La scuola non si riduca al voto. Sembra essere l’appello che arriva da più parti in vista del nuovo anno scolastico che inizierà a breve.
Infatti, come più volte riportato dalla nostra testata, anche recentemente, gli studenti si sentirebbero sempre più oppressi dalla pressione del voto, spesso trascurando il percorso di crescita personale e intellettuale. La questione non è nuova, ma sembra aver assunto connotazioni più gravi negli ultimi anni.
Sono già diverse le esperienze di scuole che hanno abolito il voto, proprio per cercare di alleggerire la pressione ai ragazzi e spostare l’attenzione su un apprendimento veramente attivo.
Ad esempio, ricorda l’Ansa, in due classi del liceo Classico Carducci di Milano lo scorso anno scolastico è stata sperimentata la didattica senza voti “che ha trovato il gradimento degli alunni e delle loro famiglie. Ci stiamo sforzando per creare un clima diverso” racconta il preside Andrea Di Mario.
Infatti, invece della classica valutazione, agli studenti venivano forniti degli appunti su punti di forza e debolezze della loro prova e consigli per migliorare.
“Dai registri elettronici abbiamo già eliminato i voti con il meno e il più, vorremmo togliere anche i mezzi e la media – spiega – e c’è bisogno di una didattica diversa. Non è che senza i voti riduciamo l’ansia. Ma la domanda che ci dobbiamo porre è: stiamo sfruttando l’intelligenza dei nostri ragazzi? No. Perché la didattica che c’è non va bene. E la valutazione è la cloaca di un sistema che non va bene“.
E anche la maturità “a che serve? La valutazione dovrebbero farla in entrata le università, farla noi in uscita non serve a niente“.
Nei giorni scorsi anche Raffaele Mantegazza, professore associato di Scienze Pedagogiche presso l’Università degli Studi Milano Bicocca, ha commentato la questione, invitando ad un nuovo corso per la scuola italiana: La pandemia ha privato gli studenti di esperienze vitali”, dice Mantegazza. “Eppure, anziché rivoluzionare l’approccio educativo, la scuola sembra insistere sulla sovraccarica di contenuti e pressioni”.

• • • • •

Consegna – Nell'articolo sulla scuola senza voti, quali voci il preside dice di aver già tolto o di voler togliere dai registri elettronici? Indica anche, per ciascuna, se è già stata eliminata o se si vorrebbe eliminarla.

Dati di ragionamento sulla geometria della scena –
• • • • •

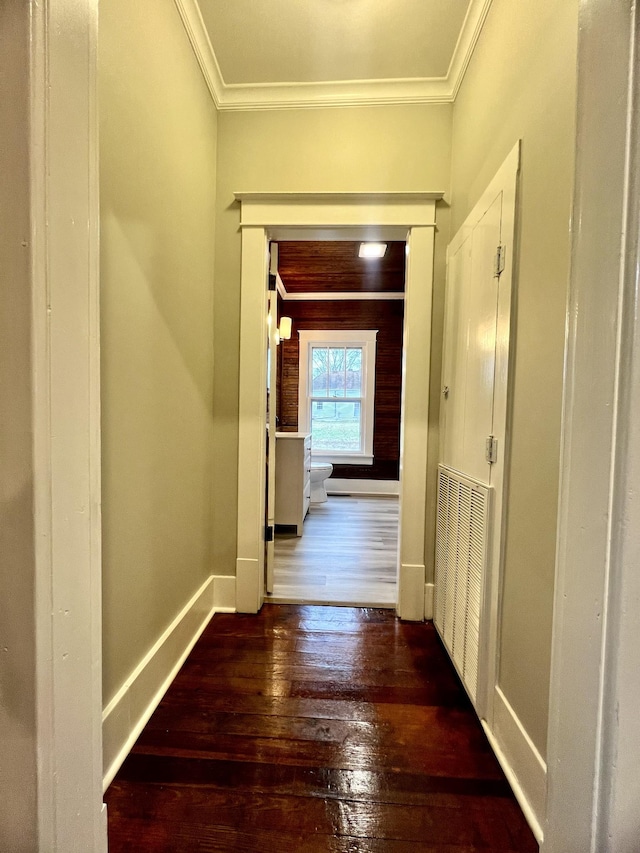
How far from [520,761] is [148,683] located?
4.09ft

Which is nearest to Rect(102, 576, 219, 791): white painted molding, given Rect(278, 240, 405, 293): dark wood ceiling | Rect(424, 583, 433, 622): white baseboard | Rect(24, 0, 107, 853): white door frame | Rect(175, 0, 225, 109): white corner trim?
Rect(24, 0, 107, 853): white door frame

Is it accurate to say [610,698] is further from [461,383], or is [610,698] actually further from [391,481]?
[391,481]

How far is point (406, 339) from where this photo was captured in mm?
2064

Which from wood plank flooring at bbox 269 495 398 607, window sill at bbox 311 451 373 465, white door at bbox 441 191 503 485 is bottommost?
wood plank flooring at bbox 269 495 398 607

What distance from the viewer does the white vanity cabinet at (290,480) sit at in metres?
3.42

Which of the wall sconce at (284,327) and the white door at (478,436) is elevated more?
the wall sconce at (284,327)

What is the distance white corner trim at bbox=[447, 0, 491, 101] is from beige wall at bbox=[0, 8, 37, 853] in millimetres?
1811

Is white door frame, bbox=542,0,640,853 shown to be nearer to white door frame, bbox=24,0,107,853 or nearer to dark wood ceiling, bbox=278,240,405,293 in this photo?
white door frame, bbox=24,0,107,853

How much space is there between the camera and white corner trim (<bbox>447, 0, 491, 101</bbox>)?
5.00 ft

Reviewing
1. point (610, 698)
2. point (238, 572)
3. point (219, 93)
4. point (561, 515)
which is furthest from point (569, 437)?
point (219, 93)

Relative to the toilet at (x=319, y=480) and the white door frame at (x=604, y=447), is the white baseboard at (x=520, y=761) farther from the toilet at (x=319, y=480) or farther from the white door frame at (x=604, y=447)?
the toilet at (x=319, y=480)

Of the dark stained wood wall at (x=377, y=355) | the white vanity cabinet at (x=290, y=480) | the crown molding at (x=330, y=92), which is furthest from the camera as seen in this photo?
the dark stained wood wall at (x=377, y=355)

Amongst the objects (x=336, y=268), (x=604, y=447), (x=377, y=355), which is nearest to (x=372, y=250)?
(x=336, y=268)

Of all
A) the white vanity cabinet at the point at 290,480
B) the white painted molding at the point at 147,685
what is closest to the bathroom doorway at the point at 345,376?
the white vanity cabinet at the point at 290,480
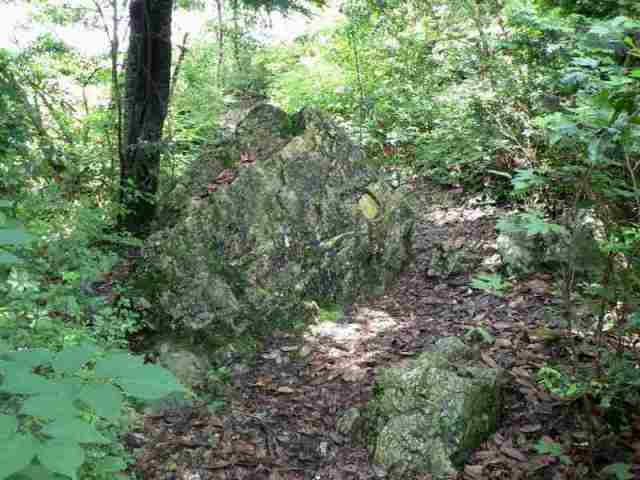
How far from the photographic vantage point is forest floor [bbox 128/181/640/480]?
2.85m

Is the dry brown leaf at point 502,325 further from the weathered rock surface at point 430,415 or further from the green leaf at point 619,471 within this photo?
the green leaf at point 619,471

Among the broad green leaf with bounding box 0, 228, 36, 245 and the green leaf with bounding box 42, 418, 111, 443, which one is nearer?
the green leaf with bounding box 42, 418, 111, 443

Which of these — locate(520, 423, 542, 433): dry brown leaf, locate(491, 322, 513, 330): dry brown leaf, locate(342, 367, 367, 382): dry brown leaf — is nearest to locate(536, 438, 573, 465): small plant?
locate(520, 423, 542, 433): dry brown leaf

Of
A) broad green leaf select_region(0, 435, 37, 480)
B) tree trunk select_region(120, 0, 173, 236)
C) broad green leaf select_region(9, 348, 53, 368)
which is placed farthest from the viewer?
tree trunk select_region(120, 0, 173, 236)

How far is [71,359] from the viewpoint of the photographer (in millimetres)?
942

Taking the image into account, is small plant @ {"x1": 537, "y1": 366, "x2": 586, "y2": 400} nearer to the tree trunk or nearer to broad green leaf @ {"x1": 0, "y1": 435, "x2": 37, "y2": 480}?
broad green leaf @ {"x1": 0, "y1": 435, "x2": 37, "y2": 480}

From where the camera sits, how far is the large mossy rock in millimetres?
4191

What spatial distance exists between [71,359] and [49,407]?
14cm

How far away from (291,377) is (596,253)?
8.74 feet

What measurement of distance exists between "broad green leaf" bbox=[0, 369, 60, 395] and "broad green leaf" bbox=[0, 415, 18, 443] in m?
0.07

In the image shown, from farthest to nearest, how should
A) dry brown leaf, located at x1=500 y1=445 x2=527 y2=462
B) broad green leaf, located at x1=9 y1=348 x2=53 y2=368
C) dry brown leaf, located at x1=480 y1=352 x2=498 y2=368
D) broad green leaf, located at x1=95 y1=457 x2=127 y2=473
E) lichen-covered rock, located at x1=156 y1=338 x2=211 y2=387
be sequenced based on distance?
lichen-covered rock, located at x1=156 y1=338 x2=211 y2=387
dry brown leaf, located at x1=480 y1=352 x2=498 y2=368
dry brown leaf, located at x1=500 y1=445 x2=527 y2=462
broad green leaf, located at x1=95 y1=457 x2=127 y2=473
broad green leaf, located at x1=9 y1=348 x2=53 y2=368

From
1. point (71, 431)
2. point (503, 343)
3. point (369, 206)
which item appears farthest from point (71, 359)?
point (369, 206)

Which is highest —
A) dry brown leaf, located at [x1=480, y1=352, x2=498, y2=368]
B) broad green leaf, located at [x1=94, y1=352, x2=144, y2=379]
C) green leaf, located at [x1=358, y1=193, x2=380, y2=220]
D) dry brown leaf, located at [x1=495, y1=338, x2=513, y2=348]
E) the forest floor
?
broad green leaf, located at [x1=94, y1=352, x2=144, y2=379]

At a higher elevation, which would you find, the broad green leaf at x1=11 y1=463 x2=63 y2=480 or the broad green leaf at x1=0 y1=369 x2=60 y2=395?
the broad green leaf at x1=0 y1=369 x2=60 y2=395
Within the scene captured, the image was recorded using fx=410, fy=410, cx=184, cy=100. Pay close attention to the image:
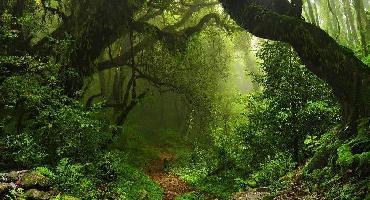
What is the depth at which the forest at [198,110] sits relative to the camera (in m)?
9.92

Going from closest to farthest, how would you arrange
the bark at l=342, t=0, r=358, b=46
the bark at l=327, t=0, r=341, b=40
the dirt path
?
the bark at l=327, t=0, r=341, b=40 < the dirt path < the bark at l=342, t=0, r=358, b=46

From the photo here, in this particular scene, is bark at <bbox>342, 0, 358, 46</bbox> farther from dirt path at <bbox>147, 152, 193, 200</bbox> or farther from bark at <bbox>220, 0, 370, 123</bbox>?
dirt path at <bbox>147, 152, 193, 200</bbox>

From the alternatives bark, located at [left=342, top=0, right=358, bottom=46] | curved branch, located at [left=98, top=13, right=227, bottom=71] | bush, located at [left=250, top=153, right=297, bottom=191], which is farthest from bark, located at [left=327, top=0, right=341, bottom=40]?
curved branch, located at [left=98, top=13, right=227, bottom=71]

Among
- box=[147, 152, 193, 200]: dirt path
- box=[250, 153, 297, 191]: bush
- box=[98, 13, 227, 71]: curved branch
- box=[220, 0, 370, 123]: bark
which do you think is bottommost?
box=[147, 152, 193, 200]: dirt path

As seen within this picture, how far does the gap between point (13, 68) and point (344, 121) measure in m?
11.2

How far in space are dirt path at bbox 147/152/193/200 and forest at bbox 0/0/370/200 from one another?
0.22ft

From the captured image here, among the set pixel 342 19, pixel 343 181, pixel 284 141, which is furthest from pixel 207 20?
pixel 343 181

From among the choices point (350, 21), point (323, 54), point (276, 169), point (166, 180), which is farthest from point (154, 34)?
point (323, 54)

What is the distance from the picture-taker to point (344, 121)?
10.2 meters

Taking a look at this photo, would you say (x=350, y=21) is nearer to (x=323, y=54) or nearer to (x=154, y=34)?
(x=154, y=34)

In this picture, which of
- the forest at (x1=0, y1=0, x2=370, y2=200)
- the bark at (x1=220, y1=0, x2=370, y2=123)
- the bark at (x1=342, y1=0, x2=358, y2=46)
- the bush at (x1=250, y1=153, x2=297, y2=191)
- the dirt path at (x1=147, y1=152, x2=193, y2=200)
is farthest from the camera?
the bark at (x1=342, y1=0, x2=358, y2=46)

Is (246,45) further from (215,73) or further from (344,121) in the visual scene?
(344,121)

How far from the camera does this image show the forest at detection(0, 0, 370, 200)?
391 inches

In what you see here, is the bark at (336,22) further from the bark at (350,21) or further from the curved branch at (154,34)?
the curved branch at (154,34)
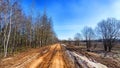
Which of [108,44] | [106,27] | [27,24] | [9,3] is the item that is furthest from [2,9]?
[106,27]

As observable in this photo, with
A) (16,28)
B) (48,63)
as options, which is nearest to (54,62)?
(48,63)

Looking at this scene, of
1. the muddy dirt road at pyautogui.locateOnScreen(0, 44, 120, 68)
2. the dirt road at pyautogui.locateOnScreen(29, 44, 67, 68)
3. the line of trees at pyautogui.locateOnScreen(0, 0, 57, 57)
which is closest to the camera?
the dirt road at pyautogui.locateOnScreen(29, 44, 67, 68)

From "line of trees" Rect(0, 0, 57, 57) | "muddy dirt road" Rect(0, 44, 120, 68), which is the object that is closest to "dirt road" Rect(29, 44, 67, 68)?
"muddy dirt road" Rect(0, 44, 120, 68)

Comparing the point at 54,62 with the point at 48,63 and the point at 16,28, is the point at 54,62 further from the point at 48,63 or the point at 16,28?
the point at 16,28

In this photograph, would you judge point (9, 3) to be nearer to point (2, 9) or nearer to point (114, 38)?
point (2, 9)

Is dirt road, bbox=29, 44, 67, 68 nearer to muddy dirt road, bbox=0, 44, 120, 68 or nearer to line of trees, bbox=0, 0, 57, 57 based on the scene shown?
muddy dirt road, bbox=0, 44, 120, 68

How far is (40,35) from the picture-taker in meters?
54.7

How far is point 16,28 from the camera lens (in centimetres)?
4000

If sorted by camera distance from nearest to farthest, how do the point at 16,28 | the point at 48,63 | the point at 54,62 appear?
the point at 48,63 → the point at 54,62 → the point at 16,28

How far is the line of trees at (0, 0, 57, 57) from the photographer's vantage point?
2433 cm

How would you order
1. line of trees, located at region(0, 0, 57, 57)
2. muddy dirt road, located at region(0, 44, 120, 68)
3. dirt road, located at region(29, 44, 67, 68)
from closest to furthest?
dirt road, located at region(29, 44, 67, 68), muddy dirt road, located at region(0, 44, 120, 68), line of trees, located at region(0, 0, 57, 57)

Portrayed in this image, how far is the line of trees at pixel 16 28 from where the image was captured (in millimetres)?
24325

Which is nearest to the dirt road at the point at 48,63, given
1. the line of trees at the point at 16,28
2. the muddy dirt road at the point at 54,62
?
the muddy dirt road at the point at 54,62

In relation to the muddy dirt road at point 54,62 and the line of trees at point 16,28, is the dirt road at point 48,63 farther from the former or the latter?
the line of trees at point 16,28
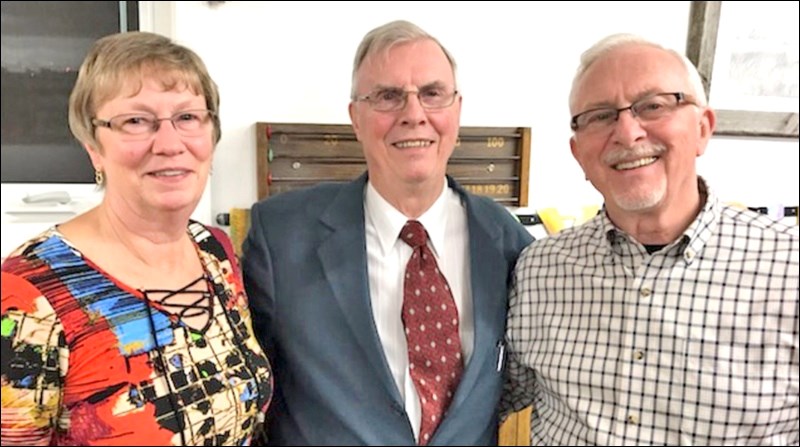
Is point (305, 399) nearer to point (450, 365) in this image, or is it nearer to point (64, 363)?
point (450, 365)

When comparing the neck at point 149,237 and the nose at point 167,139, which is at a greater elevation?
the nose at point 167,139

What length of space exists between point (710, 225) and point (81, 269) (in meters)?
0.92

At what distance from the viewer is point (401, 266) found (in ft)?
3.59

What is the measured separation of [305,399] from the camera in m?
1.03

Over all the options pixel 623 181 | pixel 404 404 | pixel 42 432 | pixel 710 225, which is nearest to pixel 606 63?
pixel 623 181

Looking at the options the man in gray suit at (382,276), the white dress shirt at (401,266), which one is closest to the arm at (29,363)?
the man in gray suit at (382,276)

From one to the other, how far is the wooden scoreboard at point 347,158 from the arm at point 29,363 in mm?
1022

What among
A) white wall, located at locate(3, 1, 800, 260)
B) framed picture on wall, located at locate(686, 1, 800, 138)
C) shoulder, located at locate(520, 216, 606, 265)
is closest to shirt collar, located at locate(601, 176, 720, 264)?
shoulder, located at locate(520, 216, 606, 265)

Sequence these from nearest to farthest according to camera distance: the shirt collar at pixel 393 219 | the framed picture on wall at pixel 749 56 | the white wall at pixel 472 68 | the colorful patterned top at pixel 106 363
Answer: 1. the colorful patterned top at pixel 106 363
2. the shirt collar at pixel 393 219
3. the white wall at pixel 472 68
4. the framed picture on wall at pixel 749 56

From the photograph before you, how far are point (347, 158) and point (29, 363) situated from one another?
45.7 inches

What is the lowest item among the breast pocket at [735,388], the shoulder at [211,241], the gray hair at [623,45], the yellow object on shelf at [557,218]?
the breast pocket at [735,388]

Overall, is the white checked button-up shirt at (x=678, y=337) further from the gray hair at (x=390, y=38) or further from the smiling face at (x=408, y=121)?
the gray hair at (x=390, y=38)

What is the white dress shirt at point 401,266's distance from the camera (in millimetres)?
1044

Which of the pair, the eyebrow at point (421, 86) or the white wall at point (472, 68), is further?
the white wall at point (472, 68)
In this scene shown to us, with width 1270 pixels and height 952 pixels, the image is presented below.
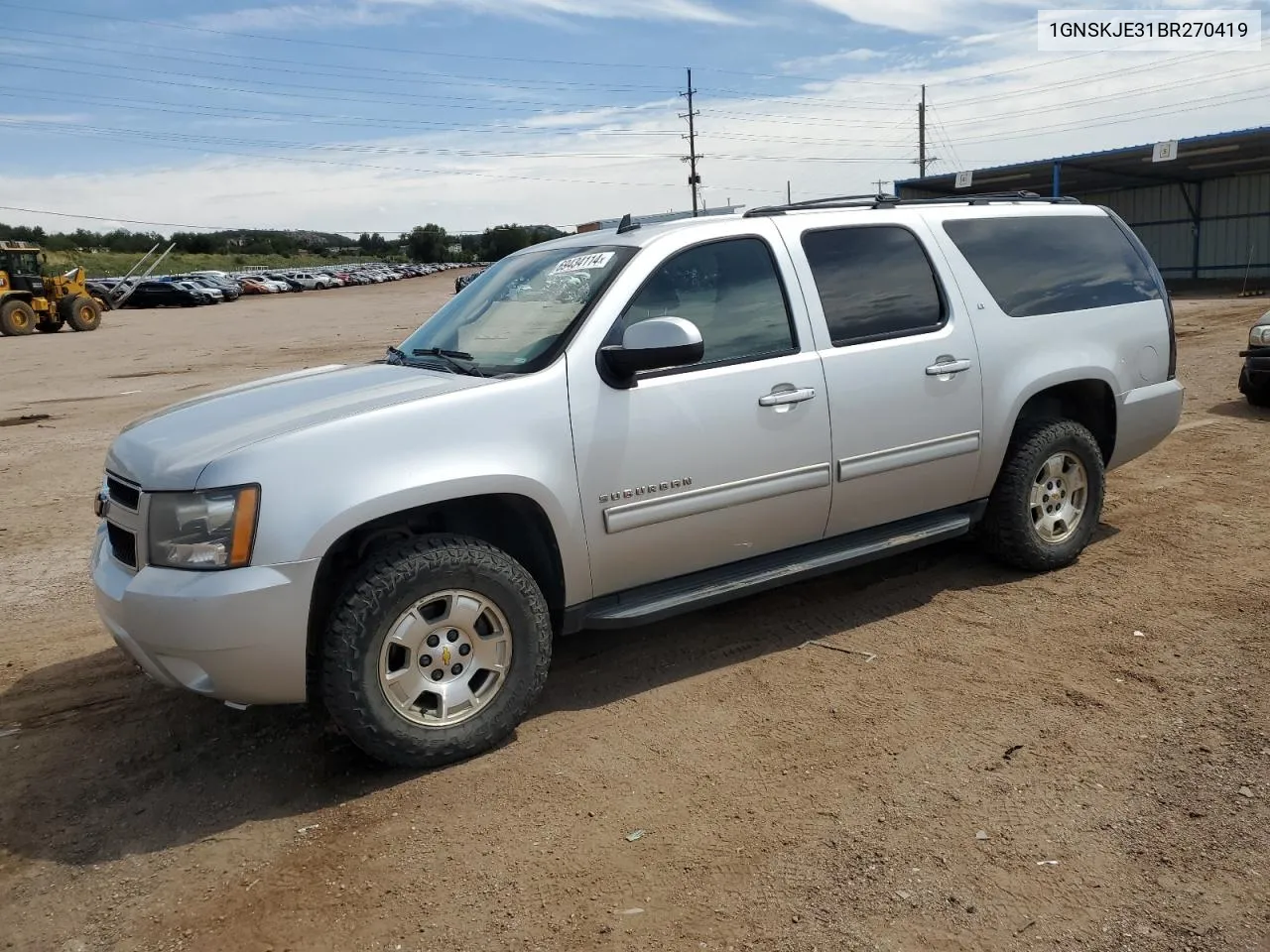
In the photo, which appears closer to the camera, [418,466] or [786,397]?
[418,466]

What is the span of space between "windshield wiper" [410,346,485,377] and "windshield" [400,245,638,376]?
0.01 m

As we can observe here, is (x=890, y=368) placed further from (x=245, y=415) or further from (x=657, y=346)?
(x=245, y=415)

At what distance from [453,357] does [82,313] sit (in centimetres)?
3520

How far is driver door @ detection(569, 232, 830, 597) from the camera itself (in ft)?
12.8

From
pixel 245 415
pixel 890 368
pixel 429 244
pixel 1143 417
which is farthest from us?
pixel 429 244

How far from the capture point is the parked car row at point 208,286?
52.3m

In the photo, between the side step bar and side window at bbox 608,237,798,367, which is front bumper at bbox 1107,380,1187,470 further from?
side window at bbox 608,237,798,367

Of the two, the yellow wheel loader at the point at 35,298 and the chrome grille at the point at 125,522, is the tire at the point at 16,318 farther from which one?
the chrome grille at the point at 125,522

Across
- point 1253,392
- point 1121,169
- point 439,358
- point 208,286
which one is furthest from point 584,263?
point 208,286

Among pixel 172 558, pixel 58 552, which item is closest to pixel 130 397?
pixel 58 552

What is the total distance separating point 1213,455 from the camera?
25.1ft

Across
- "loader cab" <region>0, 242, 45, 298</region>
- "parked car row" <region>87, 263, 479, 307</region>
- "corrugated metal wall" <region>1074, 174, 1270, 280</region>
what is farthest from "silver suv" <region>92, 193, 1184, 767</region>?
"parked car row" <region>87, 263, 479, 307</region>

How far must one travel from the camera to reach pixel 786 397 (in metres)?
4.27

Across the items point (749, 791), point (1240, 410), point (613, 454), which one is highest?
point (613, 454)
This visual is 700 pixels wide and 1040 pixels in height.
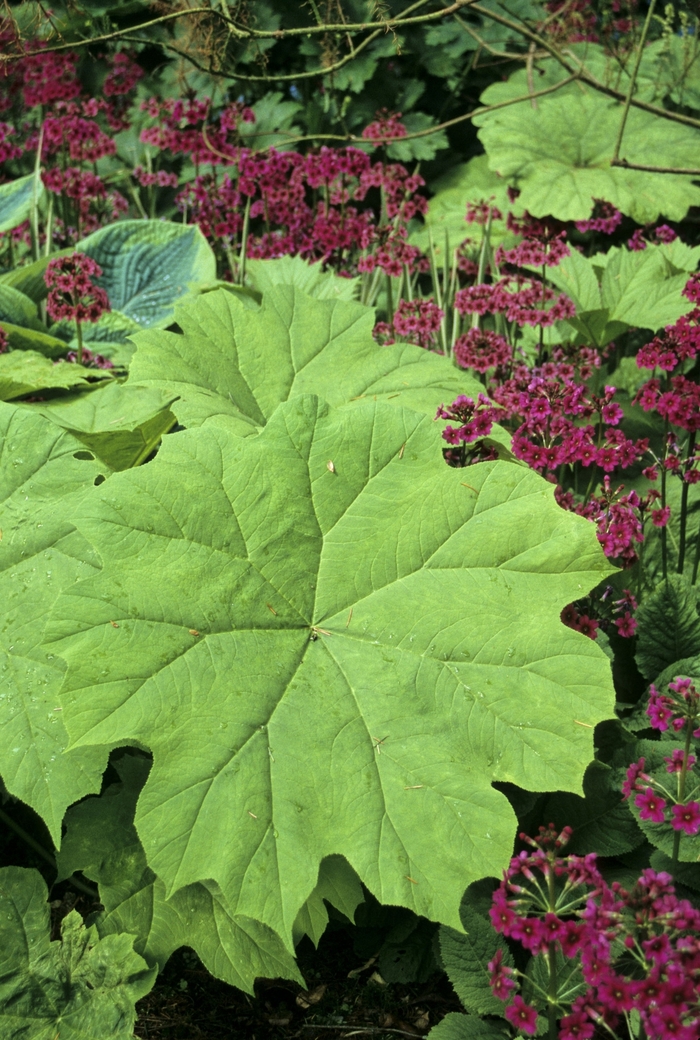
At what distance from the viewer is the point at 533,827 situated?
5.87ft

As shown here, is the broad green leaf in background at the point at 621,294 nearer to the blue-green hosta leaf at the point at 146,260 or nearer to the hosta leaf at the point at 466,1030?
the blue-green hosta leaf at the point at 146,260

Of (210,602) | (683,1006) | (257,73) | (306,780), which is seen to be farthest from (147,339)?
(257,73)

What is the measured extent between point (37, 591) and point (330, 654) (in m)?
0.52

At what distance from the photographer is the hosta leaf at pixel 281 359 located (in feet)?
7.01

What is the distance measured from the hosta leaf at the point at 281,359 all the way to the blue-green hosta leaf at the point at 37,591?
1.34 feet

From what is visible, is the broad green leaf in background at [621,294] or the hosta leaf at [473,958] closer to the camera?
the hosta leaf at [473,958]

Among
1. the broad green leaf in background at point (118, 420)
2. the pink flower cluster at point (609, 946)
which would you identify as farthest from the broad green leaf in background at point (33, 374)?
the pink flower cluster at point (609, 946)

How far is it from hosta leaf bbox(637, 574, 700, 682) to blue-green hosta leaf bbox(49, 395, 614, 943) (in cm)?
40

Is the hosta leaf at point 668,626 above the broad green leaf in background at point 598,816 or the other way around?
above

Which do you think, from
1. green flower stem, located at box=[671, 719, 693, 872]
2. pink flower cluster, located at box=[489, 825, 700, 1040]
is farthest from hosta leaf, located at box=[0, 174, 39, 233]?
pink flower cluster, located at box=[489, 825, 700, 1040]

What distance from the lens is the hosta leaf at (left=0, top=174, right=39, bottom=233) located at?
3.40 m

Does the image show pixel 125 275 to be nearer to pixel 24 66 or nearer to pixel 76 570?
pixel 24 66

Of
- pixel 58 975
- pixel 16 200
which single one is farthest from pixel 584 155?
pixel 58 975

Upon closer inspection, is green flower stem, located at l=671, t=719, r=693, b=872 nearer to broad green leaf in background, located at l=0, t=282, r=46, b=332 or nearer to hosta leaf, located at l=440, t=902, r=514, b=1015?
hosta leaf, located at l=440, t=902, r=514, b=1015
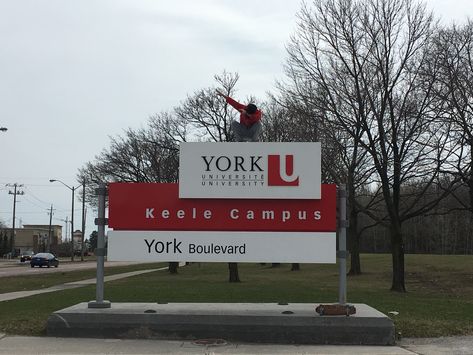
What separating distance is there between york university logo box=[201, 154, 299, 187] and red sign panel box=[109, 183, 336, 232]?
30 centimetres

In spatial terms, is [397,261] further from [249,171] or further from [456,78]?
[249,171]

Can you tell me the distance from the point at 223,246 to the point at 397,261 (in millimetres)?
14487

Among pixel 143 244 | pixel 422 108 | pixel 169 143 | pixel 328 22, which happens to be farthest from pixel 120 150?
pixel 143 244

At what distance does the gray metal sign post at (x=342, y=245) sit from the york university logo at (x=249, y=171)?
77 cm

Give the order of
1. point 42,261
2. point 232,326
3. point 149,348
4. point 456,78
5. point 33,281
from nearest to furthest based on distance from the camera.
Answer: point 149,348 < point 232,326 < point 456,78 < point 33,281 < point 42,261

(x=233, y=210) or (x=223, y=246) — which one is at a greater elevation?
(x=233, y=210)

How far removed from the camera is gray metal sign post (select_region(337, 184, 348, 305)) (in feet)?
28.6

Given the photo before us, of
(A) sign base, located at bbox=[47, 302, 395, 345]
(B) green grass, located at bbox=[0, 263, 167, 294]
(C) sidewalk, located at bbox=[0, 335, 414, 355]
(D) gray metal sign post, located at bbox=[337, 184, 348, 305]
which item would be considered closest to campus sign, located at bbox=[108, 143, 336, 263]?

• • • • •

Risposta scritta –
- Voti con il meno: già eliminati
- Voti con il più: già eliminati
- Mezzi: si vorrebbero togliere
- Media: si vorrebbe togliere